The insert itself is sized perfectly with minute markers. The edge has deep knurling, but is kept closer together to give it a more refined look. What I really love besides the power reserve indicator is the near-vertical inner chapter ring.
It helps give the dial a deep look and also is one of the reasons the watch doesn’t look so big on the wrist. Your attention is captured more for the dial depth than the overall diameter. The chapter ring is marked up for the seconds hand and is very legible.
I’m sticking with the dial for a little bit longer because that really is the star of the show here. Layed out with traditional lume drops, the dial looks sharp and classic.
Orient went a step further in the detail department once again and placed the lume drops on a metal backing, this gives them a gilt-edge appearance. However, Orient kept them a tad muted so it doesn’t look too fancy, which also helps with dial legibility during dim conditions. They make a great foil for some crazy lume.
Now, the lume is outstanding, but not as stellar as you would have expected considering the high marks for everything else. I said the bracelet was my only mark against the watch. While this is true, I would have loved to see the lume on the Neptune last longer. It still does give you a few good hours.
Orient Triton vs.
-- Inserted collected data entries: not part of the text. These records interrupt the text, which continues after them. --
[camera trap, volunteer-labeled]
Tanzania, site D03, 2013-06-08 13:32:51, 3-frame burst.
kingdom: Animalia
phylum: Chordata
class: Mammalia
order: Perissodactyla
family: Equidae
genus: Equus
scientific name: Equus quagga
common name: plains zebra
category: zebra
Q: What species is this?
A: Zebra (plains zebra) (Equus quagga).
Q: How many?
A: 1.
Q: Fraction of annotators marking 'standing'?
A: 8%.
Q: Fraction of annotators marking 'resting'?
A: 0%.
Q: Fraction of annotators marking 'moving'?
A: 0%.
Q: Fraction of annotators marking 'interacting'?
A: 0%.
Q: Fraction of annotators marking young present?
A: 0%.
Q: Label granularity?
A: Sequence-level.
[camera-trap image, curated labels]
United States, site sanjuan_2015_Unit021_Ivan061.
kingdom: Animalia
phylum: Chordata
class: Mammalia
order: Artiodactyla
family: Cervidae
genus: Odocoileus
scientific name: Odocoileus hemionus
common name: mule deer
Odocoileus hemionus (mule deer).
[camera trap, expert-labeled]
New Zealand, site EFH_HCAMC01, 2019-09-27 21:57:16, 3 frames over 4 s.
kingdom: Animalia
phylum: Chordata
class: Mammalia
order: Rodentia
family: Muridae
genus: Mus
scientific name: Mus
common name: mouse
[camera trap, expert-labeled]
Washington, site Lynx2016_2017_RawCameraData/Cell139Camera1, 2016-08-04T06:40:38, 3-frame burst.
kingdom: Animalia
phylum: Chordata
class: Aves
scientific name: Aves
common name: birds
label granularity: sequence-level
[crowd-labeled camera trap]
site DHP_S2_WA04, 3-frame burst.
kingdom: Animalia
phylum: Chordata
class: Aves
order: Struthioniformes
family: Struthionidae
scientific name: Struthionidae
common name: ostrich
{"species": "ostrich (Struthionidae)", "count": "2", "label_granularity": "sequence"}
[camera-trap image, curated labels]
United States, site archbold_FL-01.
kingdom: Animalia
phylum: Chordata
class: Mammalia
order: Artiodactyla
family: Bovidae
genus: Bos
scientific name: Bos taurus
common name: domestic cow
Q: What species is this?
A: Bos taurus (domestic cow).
Orient Neptune
I mentioned it above, but for all practical purposes, the orient Triton and early Orient Neptune are identical watches. The newly released Orient Triton Divers no longer have the power reserve which is a shame. However, they are great deal with several of the models well below $300. Orient also switched to a crazy numbers only name system.
Rounding out the specs on the watch are anti-reflective coated sapphire crystal, screw-down crown and case back, drilled lugs, a signed crown and a 120-click uni-directional bezel. An interesting note here is Orient only lists the watch with a 1-year warranty. I have had many Orient watches and never had an issue, but still, at least a 2-year would have been nice to see.
The question we always long to know around here: should you buy this watch? Yes, is the definite answer! I say this for several reasons, as you can see above, but most importantly because these are consistently on Amazon. At that price point, what you get for your money is crazy amazing. Have you been drooling over one of the Seiko Prospex divers? The Neptune is a nice alternative. It seems Seiko-owned Orient is really delivering the good deals and value proposition that Seiko once offered. They have a rock-star of a watch on their hands with the Neptune.